Not everyone’s lovin’ it. McDonald’s estimates it’s lost 500 million U.S. transactions to competitors since 2012, but it’s hoping it can deliver better results by bringing burgers straight to your door. The fast food giant already operates a delivery service in some Asian markets, which brought in $1 billion last year. It’s now testing several U.S. delivery models and plans to launch a mobile ordering app later this year, along with self-service kiosks and table service in some stores. McDonald’s shares rose 1.5 percent on the news.
The damage is done. Non-natural earthquakes are primarily caused by wastewater injection, a byproduct of fracking, and they’ve become hundreds of times more frequent in the last decade. A new forecast from the United States Geological Survey says 3.5 million people, mostly in Kansas and Oklahoma, are at risk of being affected this year — a slight decline attributed to decreased oil and gas production. Scientists say reducing injections could make quakes less frequent, but wastewater already in the earth will continue shaking the ground for some time.

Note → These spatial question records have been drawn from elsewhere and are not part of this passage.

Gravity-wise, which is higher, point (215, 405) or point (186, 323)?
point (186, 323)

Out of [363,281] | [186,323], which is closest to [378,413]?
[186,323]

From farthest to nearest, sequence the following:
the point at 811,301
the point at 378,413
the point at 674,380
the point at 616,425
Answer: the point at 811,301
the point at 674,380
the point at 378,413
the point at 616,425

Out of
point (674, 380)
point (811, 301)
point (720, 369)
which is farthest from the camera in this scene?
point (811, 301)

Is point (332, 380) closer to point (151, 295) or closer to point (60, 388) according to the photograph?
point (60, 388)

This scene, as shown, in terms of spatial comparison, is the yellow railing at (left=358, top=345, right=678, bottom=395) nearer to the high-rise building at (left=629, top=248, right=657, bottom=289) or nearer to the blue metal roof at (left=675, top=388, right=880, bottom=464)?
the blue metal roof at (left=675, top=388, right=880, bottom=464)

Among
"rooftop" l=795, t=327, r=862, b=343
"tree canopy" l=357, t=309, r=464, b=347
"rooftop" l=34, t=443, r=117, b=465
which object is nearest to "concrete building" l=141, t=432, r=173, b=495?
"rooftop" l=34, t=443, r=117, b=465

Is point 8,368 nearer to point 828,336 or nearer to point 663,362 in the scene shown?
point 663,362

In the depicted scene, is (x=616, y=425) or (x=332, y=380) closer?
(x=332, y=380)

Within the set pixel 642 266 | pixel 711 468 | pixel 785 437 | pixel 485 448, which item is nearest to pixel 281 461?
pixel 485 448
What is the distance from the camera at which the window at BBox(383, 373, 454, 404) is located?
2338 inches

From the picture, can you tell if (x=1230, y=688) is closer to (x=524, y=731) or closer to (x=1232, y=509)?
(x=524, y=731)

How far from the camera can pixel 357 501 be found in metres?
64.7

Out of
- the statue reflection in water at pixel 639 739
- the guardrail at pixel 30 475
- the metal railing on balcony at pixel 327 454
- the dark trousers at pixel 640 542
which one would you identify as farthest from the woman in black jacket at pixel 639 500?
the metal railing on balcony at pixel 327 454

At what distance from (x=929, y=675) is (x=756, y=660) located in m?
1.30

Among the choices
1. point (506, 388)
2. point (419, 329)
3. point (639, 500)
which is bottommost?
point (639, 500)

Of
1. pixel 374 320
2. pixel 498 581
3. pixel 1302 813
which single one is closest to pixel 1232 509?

The era of the celebrity president may not end with Trump. In an interview yesterday, Oprah Winfrey said she’d never considered running for president before: “I thought, ‘Oh, gee, I don’t have the experience. I don’t know enough.’ And now I’m thinking, ‘Oh.’” One study found that Winfrey’s endorsement of Barack Obama in 2008 had a statistically significant effect on his popularity with voters. While it’s unclear if she’s serious about the idea of running, commentators like Michael Moore have suggested that Democrats might do well with a “beloved” candidate.
He’s gonna be a smash. Over the past two Olympic Games, 28-year-old Aruna Quadri of Nigeria has made it all the way to the table tennis quarterfinals, making history by becoming the first African to ever get so far. All but four Olympic gold medals in ping-pong have gone to Chinese athletes, but Quadri is striving to break that dominance. His self-funded efforts are not only making him a household name, but they’re inspiring a whole new generation of players throughout Africa.